§ **REQUIRED WORK**:
A. Repeat, word for word, the stretch of the vermicompost passage from "Literature is available" through "NPK treated plots.".
B. According to the vermicompost passage, how many earthworm species live in the pineapple plantations of Tripura?

§ **PASSAGE**:
Literature is available on the impact of vermicompost on growth and productivity of different economically important cash crops in Indian subcontinent as well as from the other parts of the world (Bhattacharjee et al. 2001; Rakshit et al. 2008; Athani et al. 2009; Ansari and Sukhraj, 2010; Joshi and Vig 2010; Lazcano and Dominguez 2010; Theunissen et al. 2010; Gupta et al. 2011; Tharmaraj et al. 2011). Bhattacharjee et al. (2001) reported significant increase in both grain and straw yield in upland paddy in Tripura (India) coupled with improvement in soil aggregation, water use efficiency and nutrient uptake in vermicompost treated plots compared to the control and NPK treated plots.

In spite of available literature on impact of vermicompost on crop production, information is scanty on the effect of this organic manure on the activity of soil biota like earthworms (Whalen et al. 1998) that have most important role in the plant growth and crop production. In pineapple plantations of Tripura, fruits are grown in the hill slopes without any organic or inorganic soil additives. Here pineapple plantation harbors at least 11 earthworm species (Dey and Chaudhuri 2014). In spite of the fact that pineapple (Ananas comosus) is the most common and economically important cash fruit crop having high demand to the people of north-east India, there had been no scientific effort to increase its yield. Hence, application of vermicompost in the pineapple plantations of Tripura would be an important step for increasing earthworm activity and sustainable pineapple yields through organic farming (Behera et al. 2007; Karmegam and Daniel 2009) and restoration of degraded acidic soils as well (Butt 1999).

§ **DATA LISTING**:
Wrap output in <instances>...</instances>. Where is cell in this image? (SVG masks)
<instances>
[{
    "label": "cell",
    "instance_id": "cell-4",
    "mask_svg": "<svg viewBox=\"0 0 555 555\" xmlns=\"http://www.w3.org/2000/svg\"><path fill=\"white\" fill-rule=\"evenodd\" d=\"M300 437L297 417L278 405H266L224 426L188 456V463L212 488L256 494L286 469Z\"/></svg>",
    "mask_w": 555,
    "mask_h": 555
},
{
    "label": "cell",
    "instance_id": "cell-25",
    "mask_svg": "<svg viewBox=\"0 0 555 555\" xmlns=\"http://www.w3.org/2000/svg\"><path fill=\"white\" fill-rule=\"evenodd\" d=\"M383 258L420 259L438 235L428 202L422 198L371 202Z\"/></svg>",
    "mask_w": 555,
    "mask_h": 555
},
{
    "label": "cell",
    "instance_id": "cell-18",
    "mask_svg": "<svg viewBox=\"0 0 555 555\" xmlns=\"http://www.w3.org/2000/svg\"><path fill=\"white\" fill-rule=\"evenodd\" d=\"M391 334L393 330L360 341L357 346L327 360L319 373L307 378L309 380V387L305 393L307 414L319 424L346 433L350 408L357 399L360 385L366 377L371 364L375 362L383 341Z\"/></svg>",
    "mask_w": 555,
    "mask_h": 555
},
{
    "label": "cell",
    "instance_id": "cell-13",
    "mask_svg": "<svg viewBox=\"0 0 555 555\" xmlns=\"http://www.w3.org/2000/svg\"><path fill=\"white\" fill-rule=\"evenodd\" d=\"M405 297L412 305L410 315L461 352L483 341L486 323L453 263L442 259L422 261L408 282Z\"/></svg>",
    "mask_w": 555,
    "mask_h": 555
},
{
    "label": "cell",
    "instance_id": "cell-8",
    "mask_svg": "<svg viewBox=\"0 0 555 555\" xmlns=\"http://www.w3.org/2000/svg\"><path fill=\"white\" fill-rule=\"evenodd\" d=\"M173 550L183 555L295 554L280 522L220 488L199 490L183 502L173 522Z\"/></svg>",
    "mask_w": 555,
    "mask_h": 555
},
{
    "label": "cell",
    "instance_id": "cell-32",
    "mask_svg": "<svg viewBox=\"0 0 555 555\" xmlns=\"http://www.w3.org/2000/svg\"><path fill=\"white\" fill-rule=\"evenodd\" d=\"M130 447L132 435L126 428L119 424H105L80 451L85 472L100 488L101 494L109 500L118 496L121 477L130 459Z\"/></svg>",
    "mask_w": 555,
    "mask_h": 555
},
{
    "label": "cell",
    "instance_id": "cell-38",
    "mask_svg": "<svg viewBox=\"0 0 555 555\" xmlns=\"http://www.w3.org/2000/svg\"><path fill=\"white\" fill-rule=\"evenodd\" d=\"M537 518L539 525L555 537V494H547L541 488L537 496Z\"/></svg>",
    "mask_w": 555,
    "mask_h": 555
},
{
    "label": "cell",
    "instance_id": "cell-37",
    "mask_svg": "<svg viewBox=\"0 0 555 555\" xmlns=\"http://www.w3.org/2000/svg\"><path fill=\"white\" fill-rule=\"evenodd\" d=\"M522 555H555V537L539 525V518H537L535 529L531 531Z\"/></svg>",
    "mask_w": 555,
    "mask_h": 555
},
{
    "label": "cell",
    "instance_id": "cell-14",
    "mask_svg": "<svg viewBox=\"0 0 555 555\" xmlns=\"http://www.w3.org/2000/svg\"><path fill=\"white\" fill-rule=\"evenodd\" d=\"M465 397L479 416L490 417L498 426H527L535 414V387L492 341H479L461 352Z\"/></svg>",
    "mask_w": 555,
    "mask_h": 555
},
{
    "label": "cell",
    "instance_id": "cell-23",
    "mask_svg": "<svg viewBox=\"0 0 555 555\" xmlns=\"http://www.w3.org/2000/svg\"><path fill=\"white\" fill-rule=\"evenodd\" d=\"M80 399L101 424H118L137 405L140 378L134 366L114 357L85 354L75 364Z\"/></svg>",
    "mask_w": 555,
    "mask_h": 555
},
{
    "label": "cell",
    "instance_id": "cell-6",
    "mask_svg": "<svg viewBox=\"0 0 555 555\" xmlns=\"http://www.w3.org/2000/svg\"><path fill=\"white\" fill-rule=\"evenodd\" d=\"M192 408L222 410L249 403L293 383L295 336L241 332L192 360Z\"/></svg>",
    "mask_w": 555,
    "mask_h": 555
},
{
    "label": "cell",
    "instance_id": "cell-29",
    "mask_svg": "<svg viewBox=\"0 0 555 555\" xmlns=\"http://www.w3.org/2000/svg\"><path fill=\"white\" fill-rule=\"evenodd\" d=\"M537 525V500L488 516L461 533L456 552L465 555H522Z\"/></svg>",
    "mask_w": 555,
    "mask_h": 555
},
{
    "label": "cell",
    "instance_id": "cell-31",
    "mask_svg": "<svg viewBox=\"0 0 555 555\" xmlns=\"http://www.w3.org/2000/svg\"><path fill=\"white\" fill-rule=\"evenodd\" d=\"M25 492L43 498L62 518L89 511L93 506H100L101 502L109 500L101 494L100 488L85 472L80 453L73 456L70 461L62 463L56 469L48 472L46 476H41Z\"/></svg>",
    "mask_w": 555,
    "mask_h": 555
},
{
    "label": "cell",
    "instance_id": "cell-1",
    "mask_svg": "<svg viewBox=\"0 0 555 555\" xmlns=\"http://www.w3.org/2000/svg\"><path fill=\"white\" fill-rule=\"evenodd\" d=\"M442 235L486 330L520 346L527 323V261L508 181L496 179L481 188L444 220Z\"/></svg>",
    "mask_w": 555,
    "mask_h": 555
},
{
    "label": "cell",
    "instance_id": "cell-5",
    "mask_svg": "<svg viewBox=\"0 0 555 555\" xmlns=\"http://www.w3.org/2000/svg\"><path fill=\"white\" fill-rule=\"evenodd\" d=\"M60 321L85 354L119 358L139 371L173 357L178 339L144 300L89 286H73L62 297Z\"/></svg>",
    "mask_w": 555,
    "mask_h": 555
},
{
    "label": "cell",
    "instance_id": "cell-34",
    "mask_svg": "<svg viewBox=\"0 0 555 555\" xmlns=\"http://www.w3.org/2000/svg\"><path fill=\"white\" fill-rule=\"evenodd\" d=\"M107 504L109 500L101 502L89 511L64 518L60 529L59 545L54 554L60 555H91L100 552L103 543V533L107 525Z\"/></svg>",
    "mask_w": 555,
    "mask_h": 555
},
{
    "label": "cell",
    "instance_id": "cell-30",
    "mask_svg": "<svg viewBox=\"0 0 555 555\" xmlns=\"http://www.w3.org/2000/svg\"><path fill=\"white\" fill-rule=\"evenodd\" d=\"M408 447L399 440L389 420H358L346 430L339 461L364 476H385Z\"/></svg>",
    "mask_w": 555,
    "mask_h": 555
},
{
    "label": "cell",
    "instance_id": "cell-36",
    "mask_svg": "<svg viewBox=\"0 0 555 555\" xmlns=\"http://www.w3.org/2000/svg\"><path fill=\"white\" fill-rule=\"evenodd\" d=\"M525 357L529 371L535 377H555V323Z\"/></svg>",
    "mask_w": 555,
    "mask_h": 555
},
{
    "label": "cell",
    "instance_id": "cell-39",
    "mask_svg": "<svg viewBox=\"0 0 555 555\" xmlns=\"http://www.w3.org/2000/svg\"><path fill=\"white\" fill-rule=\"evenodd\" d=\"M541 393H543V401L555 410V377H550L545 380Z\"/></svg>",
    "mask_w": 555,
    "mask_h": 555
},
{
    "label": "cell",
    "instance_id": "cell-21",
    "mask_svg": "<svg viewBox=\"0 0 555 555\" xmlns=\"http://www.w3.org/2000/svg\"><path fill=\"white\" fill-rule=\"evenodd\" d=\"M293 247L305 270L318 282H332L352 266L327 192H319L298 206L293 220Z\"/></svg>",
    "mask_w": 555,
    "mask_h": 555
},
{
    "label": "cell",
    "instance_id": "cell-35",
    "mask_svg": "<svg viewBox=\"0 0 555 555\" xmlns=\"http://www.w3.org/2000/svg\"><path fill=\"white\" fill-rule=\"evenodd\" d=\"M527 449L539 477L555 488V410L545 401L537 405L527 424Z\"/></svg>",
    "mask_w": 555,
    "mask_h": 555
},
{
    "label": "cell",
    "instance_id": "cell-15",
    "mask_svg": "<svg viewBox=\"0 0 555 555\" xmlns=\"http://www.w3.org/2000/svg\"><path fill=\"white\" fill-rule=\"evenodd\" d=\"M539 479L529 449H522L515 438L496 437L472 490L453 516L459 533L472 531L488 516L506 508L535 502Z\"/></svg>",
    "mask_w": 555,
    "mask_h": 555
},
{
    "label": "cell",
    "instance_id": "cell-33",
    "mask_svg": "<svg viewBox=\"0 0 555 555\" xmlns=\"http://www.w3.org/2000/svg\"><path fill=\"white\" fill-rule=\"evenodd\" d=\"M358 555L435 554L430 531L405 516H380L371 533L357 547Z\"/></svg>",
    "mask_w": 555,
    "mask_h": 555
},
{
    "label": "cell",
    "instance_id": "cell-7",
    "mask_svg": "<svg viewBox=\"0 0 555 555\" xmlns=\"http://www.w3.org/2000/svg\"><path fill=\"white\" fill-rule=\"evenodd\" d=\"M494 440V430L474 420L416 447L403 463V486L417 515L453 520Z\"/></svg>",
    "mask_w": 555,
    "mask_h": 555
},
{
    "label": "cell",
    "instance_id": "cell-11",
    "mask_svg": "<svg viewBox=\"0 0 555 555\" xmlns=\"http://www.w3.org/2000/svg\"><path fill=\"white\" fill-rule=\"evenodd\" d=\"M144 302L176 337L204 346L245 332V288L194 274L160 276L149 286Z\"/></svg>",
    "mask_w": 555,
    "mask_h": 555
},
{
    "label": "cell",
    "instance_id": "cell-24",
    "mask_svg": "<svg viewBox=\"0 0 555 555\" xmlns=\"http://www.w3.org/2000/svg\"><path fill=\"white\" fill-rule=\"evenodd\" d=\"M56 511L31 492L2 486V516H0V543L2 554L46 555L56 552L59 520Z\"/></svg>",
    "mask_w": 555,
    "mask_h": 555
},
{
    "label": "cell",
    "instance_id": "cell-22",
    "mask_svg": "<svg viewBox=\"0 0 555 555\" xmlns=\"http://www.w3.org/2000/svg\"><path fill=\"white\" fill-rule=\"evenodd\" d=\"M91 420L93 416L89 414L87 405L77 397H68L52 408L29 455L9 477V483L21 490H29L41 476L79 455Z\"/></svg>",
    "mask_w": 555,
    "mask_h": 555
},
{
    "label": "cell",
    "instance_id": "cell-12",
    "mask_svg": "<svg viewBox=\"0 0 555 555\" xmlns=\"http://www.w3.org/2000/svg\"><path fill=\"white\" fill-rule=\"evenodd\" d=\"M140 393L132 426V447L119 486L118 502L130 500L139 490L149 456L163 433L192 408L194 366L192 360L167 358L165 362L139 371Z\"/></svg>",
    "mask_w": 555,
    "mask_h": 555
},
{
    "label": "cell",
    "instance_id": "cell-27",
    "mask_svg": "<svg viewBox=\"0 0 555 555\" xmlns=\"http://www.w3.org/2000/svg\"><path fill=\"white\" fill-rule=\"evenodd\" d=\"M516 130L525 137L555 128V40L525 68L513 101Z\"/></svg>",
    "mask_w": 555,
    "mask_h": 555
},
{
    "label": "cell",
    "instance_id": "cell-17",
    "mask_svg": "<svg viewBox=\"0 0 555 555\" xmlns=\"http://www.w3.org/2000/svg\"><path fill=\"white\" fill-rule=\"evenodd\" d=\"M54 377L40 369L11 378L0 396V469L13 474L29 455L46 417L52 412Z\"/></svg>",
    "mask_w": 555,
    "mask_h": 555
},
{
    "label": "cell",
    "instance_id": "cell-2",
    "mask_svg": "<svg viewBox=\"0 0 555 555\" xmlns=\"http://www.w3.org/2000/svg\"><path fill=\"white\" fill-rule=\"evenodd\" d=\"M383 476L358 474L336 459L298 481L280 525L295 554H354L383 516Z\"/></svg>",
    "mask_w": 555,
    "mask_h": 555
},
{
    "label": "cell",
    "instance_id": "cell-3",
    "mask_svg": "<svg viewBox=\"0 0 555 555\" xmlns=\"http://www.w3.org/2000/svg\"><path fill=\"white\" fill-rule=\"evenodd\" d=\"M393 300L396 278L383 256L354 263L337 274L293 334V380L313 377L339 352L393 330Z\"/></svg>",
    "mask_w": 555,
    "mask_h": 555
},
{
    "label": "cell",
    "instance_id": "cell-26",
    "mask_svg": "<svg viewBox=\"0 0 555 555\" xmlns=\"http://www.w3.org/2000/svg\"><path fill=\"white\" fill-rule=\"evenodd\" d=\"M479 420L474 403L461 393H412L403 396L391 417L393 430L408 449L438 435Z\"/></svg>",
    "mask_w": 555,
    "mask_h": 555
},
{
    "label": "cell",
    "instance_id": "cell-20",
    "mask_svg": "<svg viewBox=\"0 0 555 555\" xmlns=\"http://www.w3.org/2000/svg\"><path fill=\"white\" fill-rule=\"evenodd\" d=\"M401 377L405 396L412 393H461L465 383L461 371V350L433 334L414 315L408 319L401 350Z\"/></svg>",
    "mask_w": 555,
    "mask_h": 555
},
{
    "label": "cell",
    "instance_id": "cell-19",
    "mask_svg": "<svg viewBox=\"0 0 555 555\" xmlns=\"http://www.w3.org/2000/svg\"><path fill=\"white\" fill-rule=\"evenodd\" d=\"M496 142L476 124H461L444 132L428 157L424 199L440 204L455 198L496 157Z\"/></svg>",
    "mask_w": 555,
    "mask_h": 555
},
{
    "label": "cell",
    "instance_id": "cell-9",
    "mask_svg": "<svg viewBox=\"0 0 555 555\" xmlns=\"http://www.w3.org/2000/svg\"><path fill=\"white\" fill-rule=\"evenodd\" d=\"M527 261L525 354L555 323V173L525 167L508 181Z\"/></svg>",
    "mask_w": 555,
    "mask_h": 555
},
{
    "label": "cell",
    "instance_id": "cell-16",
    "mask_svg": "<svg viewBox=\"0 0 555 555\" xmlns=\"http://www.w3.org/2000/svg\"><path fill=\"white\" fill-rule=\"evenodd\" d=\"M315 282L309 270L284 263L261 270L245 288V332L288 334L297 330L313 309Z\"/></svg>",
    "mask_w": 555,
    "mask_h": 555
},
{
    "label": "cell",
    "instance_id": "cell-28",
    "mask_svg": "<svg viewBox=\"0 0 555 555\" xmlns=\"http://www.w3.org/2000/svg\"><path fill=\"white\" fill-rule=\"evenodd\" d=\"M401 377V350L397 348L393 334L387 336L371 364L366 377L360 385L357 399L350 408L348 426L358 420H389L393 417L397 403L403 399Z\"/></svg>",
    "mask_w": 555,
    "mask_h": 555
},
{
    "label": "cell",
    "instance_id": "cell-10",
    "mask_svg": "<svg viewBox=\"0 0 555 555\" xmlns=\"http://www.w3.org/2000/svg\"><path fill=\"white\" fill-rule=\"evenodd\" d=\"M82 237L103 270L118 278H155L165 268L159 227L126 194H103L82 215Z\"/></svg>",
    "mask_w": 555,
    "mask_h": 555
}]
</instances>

§ **RESULTS BY TASK**:
A.
Literature is available on the impact of vermicompost on growth and productivity of different economically important cash crops in Indian subcontinent as well as from the other parts of the world (Bhattacharjee et al. 2001; Rakshit et al. 2008; Athani et al. 2009; Ansari and Sukhraj, 2010; Joshi and Vig 2010; Lazcano and Dominguez 2010; Theunissen et al. 2010; Gupta et al. 2011; Tharmaraj et al. 2011). Bhattacharjee et al. (2001) reported significant increase in both grain and straw yield in upland paddy in Tripura (India) coupled with improvement in soil aggregation, water use efficiency and nutrient uptake in vermicompost treated plots compared to the control and NPK treated plots.

B. At least 11 earthworm species.